[Text provided]

▬▬▬▬▬▬

The final stage in defining a distribution is entering in their parameters. These parameters differ depending on the type of distribution selected and are displayed in the table above the columns where they are entered (columns E – F – G). When a distribution type is selected areas that do not need to be defined are blacked out. For instance, in Figure 2 the normal distribution has been selected. As a result, in area “C” where the distribution parameters are entered the first parameter has been blackened out. From the table above you can see that the mean of the distribution needs to be entered in column F and the variation needs to be entered in column G.
A more detailed description of the probability distributions and the required parameters to define them follows.
Distribution Types
Normal
One of the most familiar continuous probability distributions is the normal distribution as shown in Figure 2. The normal distribution is also known as the Gaussian distribution or the bell curve. It is a very common distribution in nature and statistics and is based on the central tendency theory. This is a situation where most items in a group tend towards the average and the further away from the average an event is the less likely it is to occur.
To define a normal distribution only two parameters are needed: the mean and the variance (standard deviation).
Flat (Uniform)
In a flat distribution any value between a defined minimum and maximum are possible and equally likely. The outcome within the defined range is completely random.
As can be seen Figure 4, to define this distribution only 2 parameters are required. They are a (the minimum possible outcome) and b (the maximum possible outcome).
Triangular
The triangular distribution is typically used as a subjective description of a population for which there is only limited sample data, and especially in cases where the relationship between variables is known but data is scarce (possibly because of the high cost of collection). It is based on knowledge of the minimum and maximum and an "inspired guess" as to the modal value.

▬▬▬▬▬▬

(Rows from a spatial reasoning dataset)
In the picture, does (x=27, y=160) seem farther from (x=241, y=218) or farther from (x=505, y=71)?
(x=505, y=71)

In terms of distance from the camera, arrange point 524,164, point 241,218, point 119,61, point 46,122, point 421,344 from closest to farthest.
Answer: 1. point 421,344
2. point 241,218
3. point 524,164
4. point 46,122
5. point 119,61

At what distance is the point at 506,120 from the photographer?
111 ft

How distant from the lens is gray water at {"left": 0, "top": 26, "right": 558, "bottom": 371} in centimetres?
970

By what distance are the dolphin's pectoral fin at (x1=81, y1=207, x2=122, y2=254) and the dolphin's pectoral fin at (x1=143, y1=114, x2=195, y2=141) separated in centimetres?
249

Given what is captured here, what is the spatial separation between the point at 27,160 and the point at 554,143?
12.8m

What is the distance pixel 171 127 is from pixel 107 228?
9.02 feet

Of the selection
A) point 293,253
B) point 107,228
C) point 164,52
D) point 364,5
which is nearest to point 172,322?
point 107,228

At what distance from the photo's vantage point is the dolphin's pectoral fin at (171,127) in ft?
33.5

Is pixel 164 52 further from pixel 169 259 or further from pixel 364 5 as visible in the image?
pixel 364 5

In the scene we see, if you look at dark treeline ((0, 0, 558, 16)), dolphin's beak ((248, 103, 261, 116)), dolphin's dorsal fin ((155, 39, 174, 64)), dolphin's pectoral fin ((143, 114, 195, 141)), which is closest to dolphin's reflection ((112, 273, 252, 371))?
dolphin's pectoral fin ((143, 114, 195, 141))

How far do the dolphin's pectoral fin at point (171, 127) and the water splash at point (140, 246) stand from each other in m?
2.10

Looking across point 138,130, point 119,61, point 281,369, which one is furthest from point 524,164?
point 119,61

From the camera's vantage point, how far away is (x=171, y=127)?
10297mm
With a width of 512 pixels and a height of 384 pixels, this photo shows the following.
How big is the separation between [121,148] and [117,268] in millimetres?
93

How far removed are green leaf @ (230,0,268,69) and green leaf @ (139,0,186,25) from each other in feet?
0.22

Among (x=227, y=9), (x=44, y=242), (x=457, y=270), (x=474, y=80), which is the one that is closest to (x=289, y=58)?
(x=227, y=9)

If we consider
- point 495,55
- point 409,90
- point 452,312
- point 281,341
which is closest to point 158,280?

▬▬▬▬▬▬

[Given exercise 1] In the text on probability distributions, why is the first parameter blacked out in area "C" when the normal distribution is selected?
[Given exercise 2] Return the passage from the text on probability distributions, starting at "As can be seen" and ending at "maximum possible outcome).".

[Exercise output 1] Once a distribution type is selected, areas that don't need to be defined are blacked out. A normal distribution needs only two parameters: the mean, entered in column F, and the variation, entered in column G. So the first parameter isn't needed.

[Exercise output 2]
As can be seen Figure 4, to define this distribution only 2 parameters are required. They are a (the minimum possible outcome) and b (the maximum possible outcome).